The fields of application of soft sensors are very diverse. The greatest spread is found in the chemical industry. They are also used in the system control of combustion processes in power plants. In more recent research work, the use in plastics processing is also being promoted, where this has already been successfully implemented. As part of the development of soft sensors, precise process models are created that also allow the use of soft sensors for process analysis and optimization. This enables the process parameters to be adjusted to improve energy efficiency, cost efficiency and quality. Applications can be found e.g.

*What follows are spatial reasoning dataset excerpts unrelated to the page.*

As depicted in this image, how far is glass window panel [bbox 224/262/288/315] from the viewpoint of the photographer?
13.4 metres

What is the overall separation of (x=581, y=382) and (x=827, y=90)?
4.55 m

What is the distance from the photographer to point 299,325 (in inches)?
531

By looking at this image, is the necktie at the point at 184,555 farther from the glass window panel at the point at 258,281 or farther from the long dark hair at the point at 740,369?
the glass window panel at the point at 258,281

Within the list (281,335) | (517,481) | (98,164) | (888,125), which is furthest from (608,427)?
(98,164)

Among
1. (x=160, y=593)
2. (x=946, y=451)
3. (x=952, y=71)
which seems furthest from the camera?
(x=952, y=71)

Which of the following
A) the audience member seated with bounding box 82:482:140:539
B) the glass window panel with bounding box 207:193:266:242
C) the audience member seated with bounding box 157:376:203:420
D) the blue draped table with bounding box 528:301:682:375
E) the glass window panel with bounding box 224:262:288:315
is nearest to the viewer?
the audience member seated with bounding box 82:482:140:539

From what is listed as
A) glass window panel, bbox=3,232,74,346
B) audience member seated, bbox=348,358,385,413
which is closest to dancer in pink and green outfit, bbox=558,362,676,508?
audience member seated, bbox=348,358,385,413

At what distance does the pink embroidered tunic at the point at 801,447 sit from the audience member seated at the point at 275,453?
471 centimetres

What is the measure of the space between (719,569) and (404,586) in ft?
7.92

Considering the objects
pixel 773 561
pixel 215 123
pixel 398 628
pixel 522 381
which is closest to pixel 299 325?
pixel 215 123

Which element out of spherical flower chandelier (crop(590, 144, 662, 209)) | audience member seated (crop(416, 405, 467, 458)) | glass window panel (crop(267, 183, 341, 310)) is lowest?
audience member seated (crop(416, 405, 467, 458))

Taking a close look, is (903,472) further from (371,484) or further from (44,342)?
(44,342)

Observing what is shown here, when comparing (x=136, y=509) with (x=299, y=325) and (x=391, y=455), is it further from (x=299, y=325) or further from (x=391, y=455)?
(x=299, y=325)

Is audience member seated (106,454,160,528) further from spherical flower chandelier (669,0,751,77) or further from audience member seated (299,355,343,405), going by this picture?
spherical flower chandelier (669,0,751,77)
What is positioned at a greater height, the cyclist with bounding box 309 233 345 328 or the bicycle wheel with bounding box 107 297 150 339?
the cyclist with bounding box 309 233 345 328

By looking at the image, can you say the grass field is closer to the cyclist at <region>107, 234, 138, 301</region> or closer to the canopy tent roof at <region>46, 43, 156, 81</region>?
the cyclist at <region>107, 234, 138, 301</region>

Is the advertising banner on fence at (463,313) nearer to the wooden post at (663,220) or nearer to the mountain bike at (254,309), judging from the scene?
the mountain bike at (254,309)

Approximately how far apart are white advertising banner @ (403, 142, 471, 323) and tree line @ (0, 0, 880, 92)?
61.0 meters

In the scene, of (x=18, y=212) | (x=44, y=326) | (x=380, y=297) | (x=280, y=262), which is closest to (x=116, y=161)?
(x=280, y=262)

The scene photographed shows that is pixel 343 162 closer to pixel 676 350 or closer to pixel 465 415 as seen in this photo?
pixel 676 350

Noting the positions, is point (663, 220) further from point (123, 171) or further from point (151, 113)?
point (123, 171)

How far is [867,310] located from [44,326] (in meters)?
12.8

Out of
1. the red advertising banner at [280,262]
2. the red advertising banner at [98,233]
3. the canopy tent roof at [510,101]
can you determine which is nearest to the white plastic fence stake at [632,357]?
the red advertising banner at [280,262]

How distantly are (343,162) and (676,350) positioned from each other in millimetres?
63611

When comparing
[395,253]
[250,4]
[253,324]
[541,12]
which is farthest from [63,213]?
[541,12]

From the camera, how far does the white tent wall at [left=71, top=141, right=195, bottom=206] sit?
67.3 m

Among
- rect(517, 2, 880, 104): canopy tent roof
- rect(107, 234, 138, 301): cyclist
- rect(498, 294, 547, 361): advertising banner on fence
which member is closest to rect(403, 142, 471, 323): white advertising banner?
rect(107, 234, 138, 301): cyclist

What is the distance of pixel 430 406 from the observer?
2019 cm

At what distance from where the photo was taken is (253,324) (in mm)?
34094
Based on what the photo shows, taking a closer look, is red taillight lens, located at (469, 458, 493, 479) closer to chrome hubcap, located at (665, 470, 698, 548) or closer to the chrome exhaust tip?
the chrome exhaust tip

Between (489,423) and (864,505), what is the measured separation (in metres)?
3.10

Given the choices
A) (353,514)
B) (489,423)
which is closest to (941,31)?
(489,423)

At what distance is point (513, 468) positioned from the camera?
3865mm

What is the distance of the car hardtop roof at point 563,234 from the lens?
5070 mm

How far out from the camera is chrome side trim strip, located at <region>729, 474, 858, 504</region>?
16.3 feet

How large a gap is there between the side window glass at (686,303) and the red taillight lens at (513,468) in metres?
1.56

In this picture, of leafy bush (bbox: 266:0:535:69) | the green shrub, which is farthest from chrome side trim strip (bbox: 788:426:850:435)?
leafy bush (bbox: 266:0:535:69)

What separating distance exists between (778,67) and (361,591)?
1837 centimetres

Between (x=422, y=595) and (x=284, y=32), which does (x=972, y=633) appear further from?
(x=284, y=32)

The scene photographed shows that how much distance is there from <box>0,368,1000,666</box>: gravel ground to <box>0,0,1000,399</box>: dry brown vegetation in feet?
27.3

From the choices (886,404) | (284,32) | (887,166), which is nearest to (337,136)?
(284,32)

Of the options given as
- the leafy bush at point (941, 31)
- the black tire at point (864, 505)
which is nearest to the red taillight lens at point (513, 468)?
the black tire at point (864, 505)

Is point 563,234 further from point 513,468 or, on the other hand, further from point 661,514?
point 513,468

B. already in the plastics sector.

Individual evidence

1. ↑ L. Fortuna, S. Graziani, A. Rizzo, MG Xibilia: Soft Sensor for Monitoring and Control of Industrial Processes. Springer-Verlag, London, 2006, ISBN 1-84628-479-1 .
2. ↑ SKZ - The plastics center according to Luttmann et al .: Soft sensors in bioprocessing: A status report and recommendations. In: Biotechnology Journal. 7, 2012, pp. 1040-1048.
3. ↑ SKZ - The plastics center according to Yiagopoulos, among others: Development of a Softsensor for On-line MFI Monitoring in Reactive Polypropylene Extrusion. In: ECHEMA monographs. 138, 305 (2004).
4. ^ T. Hochrein, I. Alig: Process measurement technology in plastics processing. Vogel Business Media, Würzburg 2011, ISBN 978-3-8343-3117-5 .
5. ↑ C. Kugler, T. Hochrein, M. Bastian, T. Froese: Hidden treasures in data graves. In: QZ. Year 59, Carl Hanser Verlag, Munich 2014.
6. ↑ C. Kugler, K. Dietl, T. Hochrein, P. Heidemeyer, M. Bastian: Robust soft sensor based on an artificial neural network for real-time determination of the melt viscosity of polymers. In: PPS-29. Nuremberg 2013.
7. ↑ C. Kugler, T. Froese, T. Hochrein, M. Bastian: Real tasks for virtual sensors. In: plastics. Carl Hanser Verlag, Munich, issue 2/2012.